眼看他图穷匕见,她不免心里一突,顺手攥住了身边的手机,迅速往包厢外去,连外套和手提包也没拿。
陈列欲追,正好口袋电话响起,他烦躁地骂娘,没看来人,直接点接听键接起,
“槽!谁啊?”
眼看到嘴的女人要跑了,他边起身往外追。
“陈导,别来无恙。”
是道熟悉的声音,陈列脚一抖,手腕发软,握着的手机险些脱手拿不住。
看了下来电显示,果然是他,再想到刚才那个骂人的字眼,心里骤紧,
“对不住对不住,刚才那句不是冲您的。
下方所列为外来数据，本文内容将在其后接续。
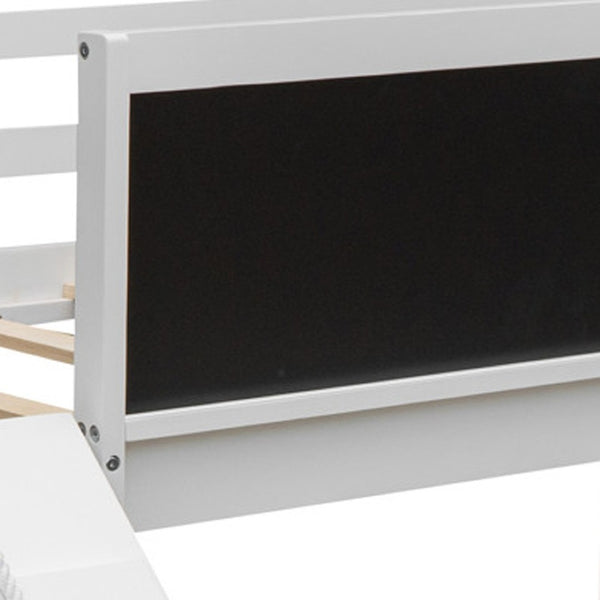 HomeRoots White Twin Loft Bed with Slide - Space-Saving Solid Wood Design for Fun, Durable, and Stylish Bedrooms 607022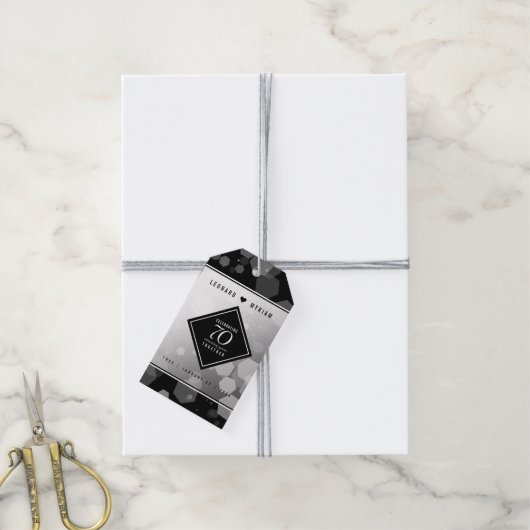 Elegant 70th Platinum Wedding Jubileum Cadeaulabel (Met Touw)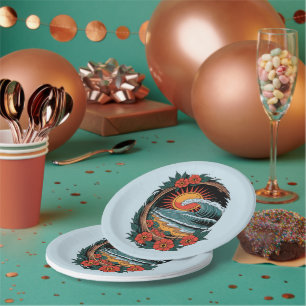 Floral Beach Lover Sunset Vacation Gift Retro Paper Plates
”
*
出了包厢,盛寒直奔电梯,下了楼,拦了辆出租车匆匆离去。
报下一个地名,潋滟浮天小区。
司机从后视镜里看了她一眼,大概是意外,住潋滟浮天的人竟打车回去。
潋滟浮天是一方碧湖,湖边有个别墅区,景多房少,闹中取静,在寸土寸金的华敛城,坐拥大片水天风光。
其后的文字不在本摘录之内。